Exercise 1
In the article on Egypt's political crisis, on what date is the constitutional referendum set to take place?
Exercise 2
Please copy the passage of the article on Egypt's political crisis word for word, starting at "Morsi announced the" and ending after "on June 24.".

It’s hard to believe that 10 days ago, Egyptian president Mohammed Morsi seemed firmly in control of events in the Arab world’s most populous country — he had just been instrumental in achieving a ceasefire between Palestinians in Gaza and Israel, and Egypt’s constituent assembly, despite some difficulties, was plodding its way toward the draft of a new constitution for a newly democratized nation.
Today, of course, Morsi stands at the most controversial point of his young presidency, defending the unilateral decree he announced on November 22 asserting extraordinary (if temporary) presidential powers, and hoping to push through a referendum in just 12 days — on December 15 — over a constitution rushed out by the constituent assembly just last week.
Morsi announced the referendum over the weekend, which means there will be no shortage of tumult in the days and weeks ahead.
I’ve not written much about the latest political crisis in Egypt, the latest act in what seems like an unending drama that began with the Tahrir Square protests in January 2011 that pushed longtime Egyptian president Hosni Mubarak from office, through over a year of military rule by the Supreme Council of the Armed Forces (SCAF), the 2011 parliamentary elections and their subsequent cancellation, even more parliamentary elections and their (second) disqualification, and a roller-coaster presidential election that ended with Morsi’s narrow victory over former Air Force commander Ahmed Shafiq on June 24.
Morsi, just over five months into his tenure as Egypt’s president, has argued that the decree is necessary to safeguard Egypt’s strides toward democracy, and if he wins his latest gambit, he’ll have pushed Egypt from the post-revolutionary phase into something more enduring, although at the cost of an Egyptian constitution that remains incredibly controversial and at the risk of having enacted it in a manner entirely inconsistent with democratic norms and the rule of law.
Pro-revolutionary forces took to Tahrir Square last week once again in opposition to Morsi, and pro-Islamist forces counter-protested over the weekend in favor of Morsi. But with now, apparently, less than two weeks to go until the constitutional referendum, it’s worth taking a look at where each of the key players in the unfolding events stand.
Morsi. As Hazem Kandil writes in The Guardian, Morsi has presented a strong, if imperfect case for why he needed to assert temporary power to see through Egypt’s constitutional process:
Voters demand revolutionary changes and retribution against former president Hosni Mubarak’s cronies, yet judges still loyal to their old political masters overrule the reforms he proposes and trials are still carried out by Mubarak’s handpicked general prosecutor, a man who served the ruling party for over a decade. Little wonder that most cases brought against Mubarak’s associates flop in court….
At the same time, those who weep over the sanctity of the legal system include some of the old regime’s most sinister figures, now reinventing themselves as friends of freedom. And the same people who censure the president over legal violations have until recently been preaching that revolutionary justice trumps the law.
As Kandil also notes, however, many Egyptians suspect Morsi and the Muslim Brotherhood (جماعة الاخوان المسلمين) do not necessarily have the best interests of all Egyptians at heart. In the same week that Morsi was granting interviews in English to Time magazine and confirming his committment to democracy in Egypt, there’s no doubt that he has pushed the constituent assembly to take a hasty affirmative vote and now seems likely to push the constitution to an even more hasty referendum, despite genuine concerns from secular liberals, Coptic Christians and other minorities.

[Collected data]

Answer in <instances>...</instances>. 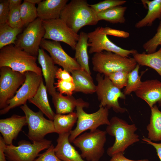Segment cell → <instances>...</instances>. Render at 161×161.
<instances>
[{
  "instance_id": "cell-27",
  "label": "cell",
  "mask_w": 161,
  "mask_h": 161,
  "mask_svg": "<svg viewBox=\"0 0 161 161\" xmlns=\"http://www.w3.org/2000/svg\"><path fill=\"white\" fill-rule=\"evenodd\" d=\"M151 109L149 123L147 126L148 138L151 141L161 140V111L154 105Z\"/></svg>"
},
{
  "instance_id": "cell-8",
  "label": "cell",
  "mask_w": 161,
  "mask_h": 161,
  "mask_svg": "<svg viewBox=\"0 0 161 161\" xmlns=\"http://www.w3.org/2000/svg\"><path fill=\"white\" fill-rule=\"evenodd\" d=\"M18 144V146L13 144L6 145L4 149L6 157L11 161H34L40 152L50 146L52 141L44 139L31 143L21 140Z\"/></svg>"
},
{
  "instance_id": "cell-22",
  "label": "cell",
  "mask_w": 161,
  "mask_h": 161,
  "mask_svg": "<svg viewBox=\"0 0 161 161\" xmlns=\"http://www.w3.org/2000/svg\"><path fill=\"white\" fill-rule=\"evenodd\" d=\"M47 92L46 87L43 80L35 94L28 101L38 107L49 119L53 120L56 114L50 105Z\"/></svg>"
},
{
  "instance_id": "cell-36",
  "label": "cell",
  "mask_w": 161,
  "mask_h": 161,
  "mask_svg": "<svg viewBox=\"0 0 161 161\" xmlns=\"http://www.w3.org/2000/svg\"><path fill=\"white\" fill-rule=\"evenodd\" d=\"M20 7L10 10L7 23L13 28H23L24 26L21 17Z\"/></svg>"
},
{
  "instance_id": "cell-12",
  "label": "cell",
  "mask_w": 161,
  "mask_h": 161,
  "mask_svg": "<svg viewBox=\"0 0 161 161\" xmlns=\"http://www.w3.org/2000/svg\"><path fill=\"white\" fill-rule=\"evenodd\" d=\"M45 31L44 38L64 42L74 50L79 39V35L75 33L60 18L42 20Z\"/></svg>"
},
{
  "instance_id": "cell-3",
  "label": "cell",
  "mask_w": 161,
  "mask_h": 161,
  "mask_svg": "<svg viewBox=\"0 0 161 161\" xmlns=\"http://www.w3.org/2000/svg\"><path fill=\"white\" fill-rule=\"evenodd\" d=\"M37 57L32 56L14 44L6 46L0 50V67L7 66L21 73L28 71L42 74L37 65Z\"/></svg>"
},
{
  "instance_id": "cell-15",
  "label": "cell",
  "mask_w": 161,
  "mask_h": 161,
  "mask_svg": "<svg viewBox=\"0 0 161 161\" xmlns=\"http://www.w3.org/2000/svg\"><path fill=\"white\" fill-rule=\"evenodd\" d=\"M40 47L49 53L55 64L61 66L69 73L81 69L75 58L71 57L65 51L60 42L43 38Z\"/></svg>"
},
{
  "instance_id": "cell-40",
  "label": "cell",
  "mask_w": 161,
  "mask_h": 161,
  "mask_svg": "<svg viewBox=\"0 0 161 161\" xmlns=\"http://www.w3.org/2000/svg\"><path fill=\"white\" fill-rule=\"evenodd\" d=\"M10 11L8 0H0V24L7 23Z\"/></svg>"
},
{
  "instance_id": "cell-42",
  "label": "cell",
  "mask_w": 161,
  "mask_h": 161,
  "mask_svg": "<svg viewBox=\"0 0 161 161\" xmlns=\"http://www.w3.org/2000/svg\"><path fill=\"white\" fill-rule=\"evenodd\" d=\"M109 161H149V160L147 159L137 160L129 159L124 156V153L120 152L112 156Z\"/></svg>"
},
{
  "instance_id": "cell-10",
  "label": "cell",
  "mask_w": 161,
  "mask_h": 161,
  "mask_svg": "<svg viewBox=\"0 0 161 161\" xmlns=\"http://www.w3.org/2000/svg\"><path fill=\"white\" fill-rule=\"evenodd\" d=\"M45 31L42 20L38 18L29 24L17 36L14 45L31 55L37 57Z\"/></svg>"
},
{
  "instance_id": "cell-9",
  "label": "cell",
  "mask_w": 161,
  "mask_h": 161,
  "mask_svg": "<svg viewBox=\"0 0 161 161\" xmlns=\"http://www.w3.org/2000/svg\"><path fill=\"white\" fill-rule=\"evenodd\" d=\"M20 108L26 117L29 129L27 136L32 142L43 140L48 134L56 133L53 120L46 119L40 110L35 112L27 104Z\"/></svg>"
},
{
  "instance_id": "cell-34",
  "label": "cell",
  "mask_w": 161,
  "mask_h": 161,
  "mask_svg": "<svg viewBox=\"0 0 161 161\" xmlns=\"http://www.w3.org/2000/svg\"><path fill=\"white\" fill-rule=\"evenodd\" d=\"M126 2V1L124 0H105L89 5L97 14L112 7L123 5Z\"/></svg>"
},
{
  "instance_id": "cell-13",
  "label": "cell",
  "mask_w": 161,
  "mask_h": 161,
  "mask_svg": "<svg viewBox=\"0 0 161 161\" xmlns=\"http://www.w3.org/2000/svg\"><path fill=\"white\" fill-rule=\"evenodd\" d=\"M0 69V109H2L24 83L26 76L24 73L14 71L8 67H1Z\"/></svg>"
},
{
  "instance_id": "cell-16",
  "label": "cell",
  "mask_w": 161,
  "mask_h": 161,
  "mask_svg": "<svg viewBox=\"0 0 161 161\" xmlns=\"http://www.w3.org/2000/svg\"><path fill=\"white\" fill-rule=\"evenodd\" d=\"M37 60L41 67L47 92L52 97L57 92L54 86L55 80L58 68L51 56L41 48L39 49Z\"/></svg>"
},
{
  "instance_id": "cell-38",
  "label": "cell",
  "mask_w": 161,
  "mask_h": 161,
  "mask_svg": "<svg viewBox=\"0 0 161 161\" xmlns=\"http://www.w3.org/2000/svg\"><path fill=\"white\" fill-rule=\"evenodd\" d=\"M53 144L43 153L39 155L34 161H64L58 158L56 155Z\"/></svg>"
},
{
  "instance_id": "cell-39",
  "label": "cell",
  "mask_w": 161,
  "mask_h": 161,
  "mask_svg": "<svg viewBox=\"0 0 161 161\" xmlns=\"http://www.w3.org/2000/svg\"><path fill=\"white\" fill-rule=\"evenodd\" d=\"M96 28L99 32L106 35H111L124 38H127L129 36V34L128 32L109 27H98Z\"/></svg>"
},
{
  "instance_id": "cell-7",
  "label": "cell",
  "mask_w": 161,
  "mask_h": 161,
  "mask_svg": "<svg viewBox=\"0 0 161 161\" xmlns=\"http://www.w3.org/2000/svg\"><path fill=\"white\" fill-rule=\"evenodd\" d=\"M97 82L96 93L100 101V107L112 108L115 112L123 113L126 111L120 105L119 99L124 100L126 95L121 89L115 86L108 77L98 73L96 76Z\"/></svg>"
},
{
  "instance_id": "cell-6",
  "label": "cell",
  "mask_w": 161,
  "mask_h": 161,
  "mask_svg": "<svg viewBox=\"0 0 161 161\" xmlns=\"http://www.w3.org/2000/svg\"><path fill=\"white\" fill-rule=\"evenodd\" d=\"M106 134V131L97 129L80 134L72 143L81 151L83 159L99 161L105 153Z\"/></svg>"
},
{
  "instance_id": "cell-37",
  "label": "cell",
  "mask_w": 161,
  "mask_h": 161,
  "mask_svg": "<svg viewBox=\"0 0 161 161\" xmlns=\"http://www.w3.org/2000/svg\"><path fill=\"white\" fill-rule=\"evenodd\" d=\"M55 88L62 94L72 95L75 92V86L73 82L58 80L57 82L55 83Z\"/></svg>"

Right answer 1
December 15

Right answer 2
Morsi announced the referendum over the weekend, which means there will be no shortage of tumult in the days and weeks ahead.
I’ve not written much about the latest political crisis in Egypt, the latest act in what seems like an unending drama that began with the Tahrir Square protests in January 2011 that pushed longtime Egyptian president Hosni Mubarak from office, through over a year of military rule by the Supreme Council of the Armed Forces (SCAF), the 2011 parliamentary elections and their subsequent cancellation, even more parliamentary elections and their (second) disqualification, and a roller-coaster presidential election that ended with Morsi’s narrow victory over former Air Force commander Ahmed Shafiq on June 24.